» **Task instructions**
Write out exactly the lines below starting at the one containing "International Youth Meeting" and ending at the one containing "magnetaba.com". Omit every picture.

= Beginning of Section =

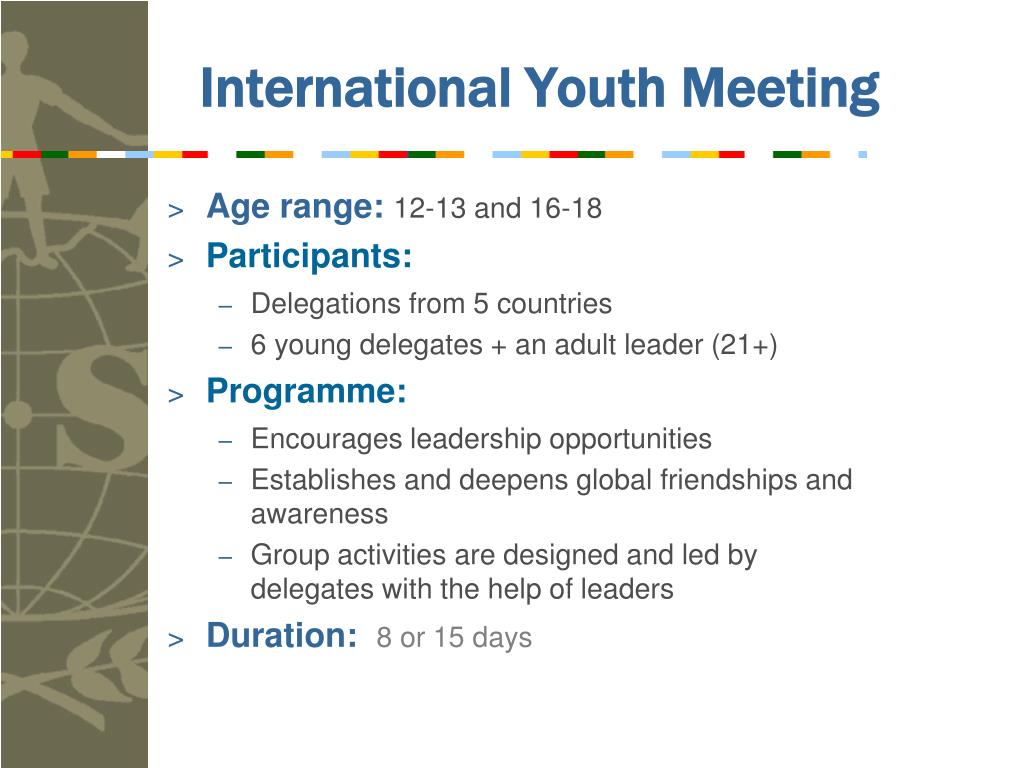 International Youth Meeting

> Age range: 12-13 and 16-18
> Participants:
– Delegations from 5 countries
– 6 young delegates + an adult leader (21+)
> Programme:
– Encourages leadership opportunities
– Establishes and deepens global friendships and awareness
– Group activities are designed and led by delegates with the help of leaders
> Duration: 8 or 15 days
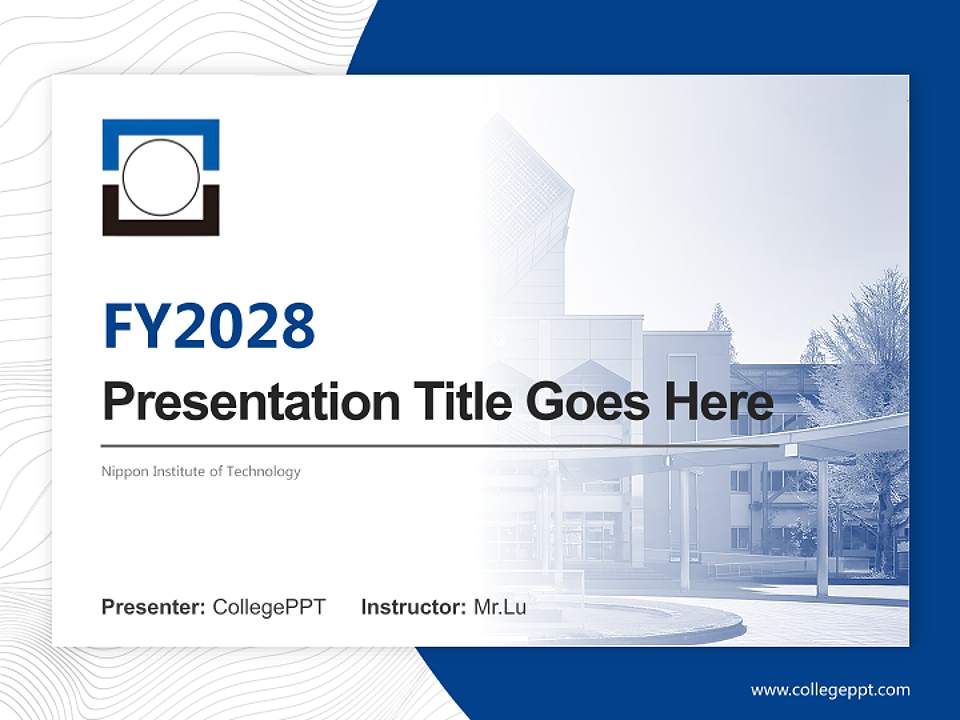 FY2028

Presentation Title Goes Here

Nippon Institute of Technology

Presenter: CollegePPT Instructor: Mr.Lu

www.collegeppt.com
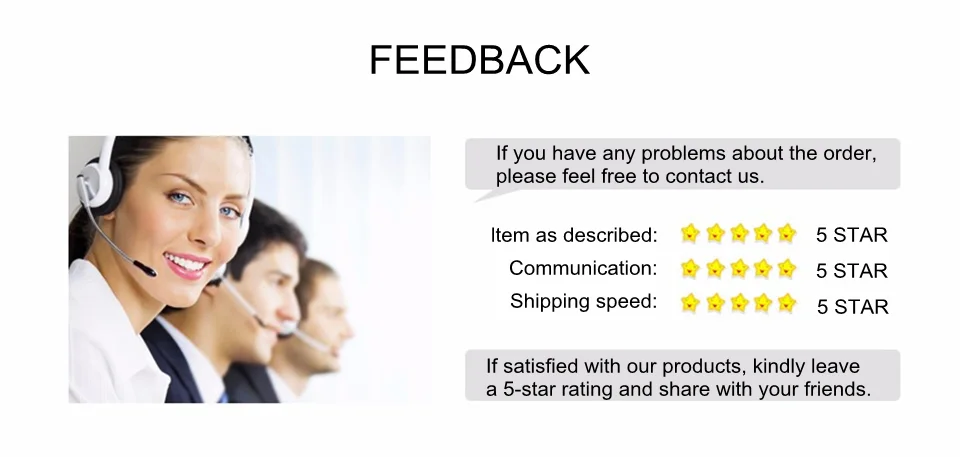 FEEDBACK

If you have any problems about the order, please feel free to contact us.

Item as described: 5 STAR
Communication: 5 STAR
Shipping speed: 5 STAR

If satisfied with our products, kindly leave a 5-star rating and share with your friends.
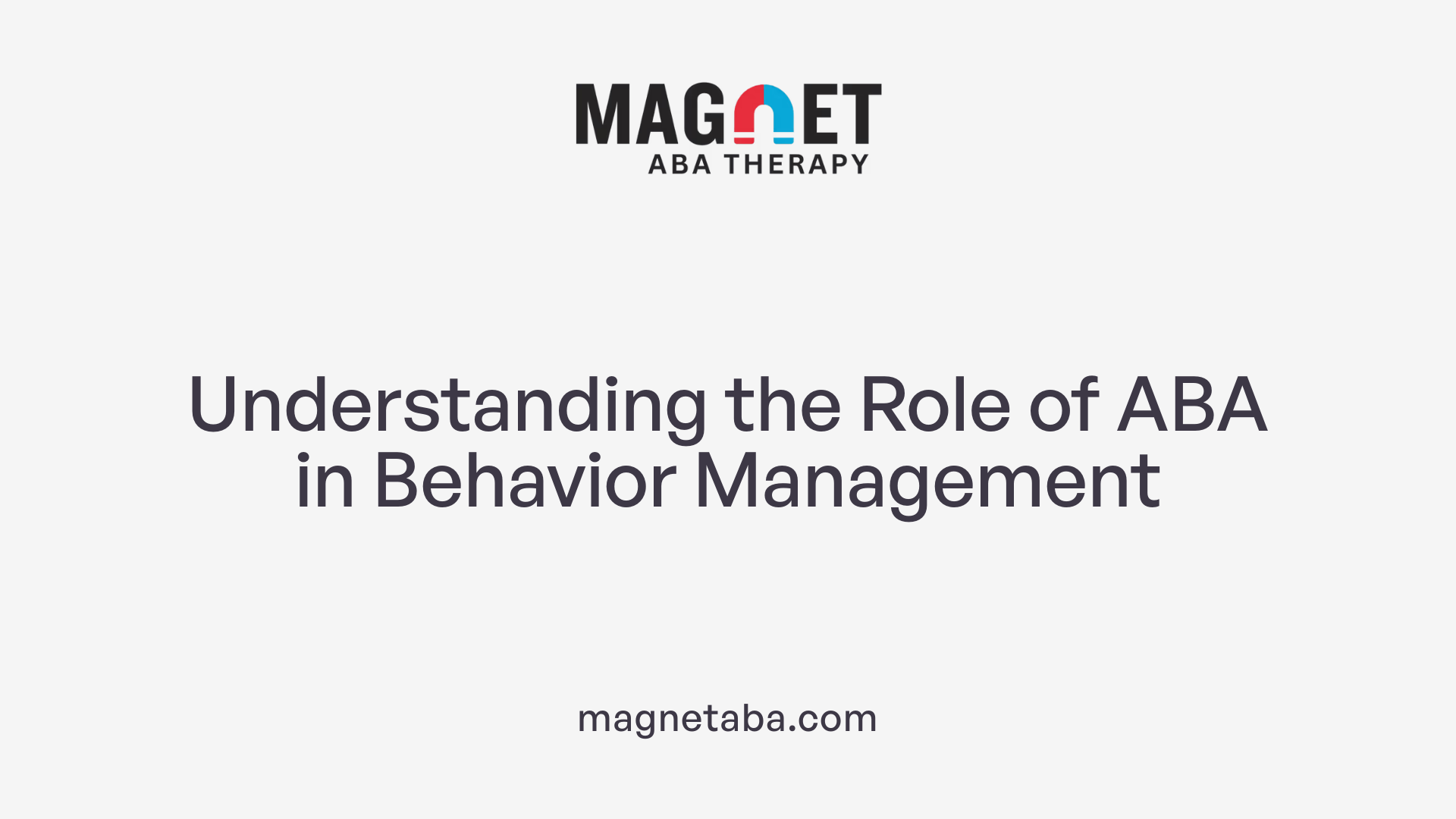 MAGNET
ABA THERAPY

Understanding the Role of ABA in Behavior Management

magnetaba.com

= End of Section =
= Beginning of Section =

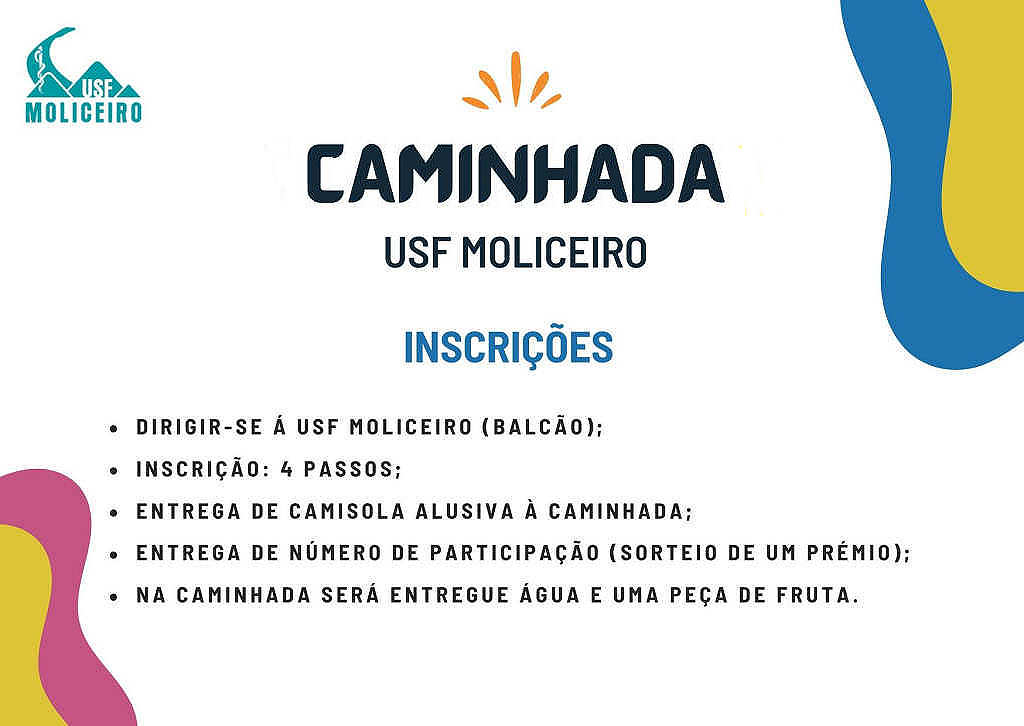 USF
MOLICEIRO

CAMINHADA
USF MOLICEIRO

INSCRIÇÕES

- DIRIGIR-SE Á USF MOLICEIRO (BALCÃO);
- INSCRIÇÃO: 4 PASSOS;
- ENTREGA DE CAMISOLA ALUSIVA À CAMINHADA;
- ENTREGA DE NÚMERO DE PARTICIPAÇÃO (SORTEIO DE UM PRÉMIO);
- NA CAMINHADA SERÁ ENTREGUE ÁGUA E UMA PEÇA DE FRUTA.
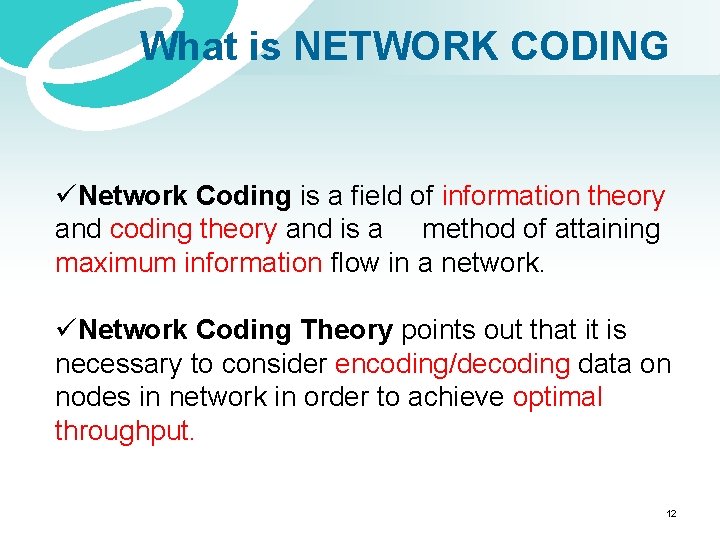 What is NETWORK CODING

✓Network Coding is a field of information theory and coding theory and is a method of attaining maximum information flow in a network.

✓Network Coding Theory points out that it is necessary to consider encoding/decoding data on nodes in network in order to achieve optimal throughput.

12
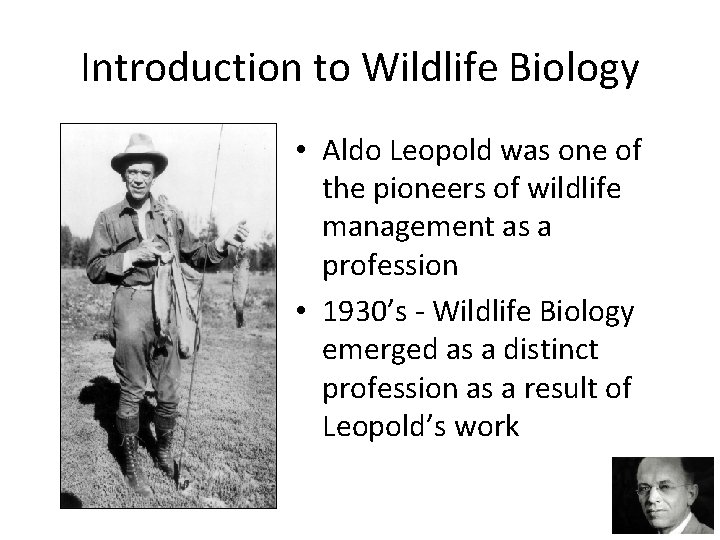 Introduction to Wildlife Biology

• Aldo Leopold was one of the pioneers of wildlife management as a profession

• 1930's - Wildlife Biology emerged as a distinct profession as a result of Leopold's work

= End of Section =

» **Result below**
 International Youth Meeting

> Age range: 12-13 and 16-18
> Participants:
– Delegations from 5 countries
– 6 young delegates + an adult leader (21+)
> Programme:
– Encourages leadership opportunities
– Establishes and deepens global friendships and awareness
– Group activities are designed and led by delegates with the help of leaders
> Duration: 8 or 15 days
 FY2028

Presentation Title Goes Here

Nippon Institute of Technology

Presenter: CollegePPT Instructor: Mr.Lu

www.collegeppt.com
 FEEDBACK

If you have any problems about the order, please feel free to contact us.

Item as described: 5 STAR
Communication: 5 STAR
Shipping speed: 5 STAR

If satisfied with our products, kindly leave a 5-star rating and share with your friends.
 MAGNET
ABA THERAPY

Understanding the Role of ABA in Behavior Management

magnetaba.com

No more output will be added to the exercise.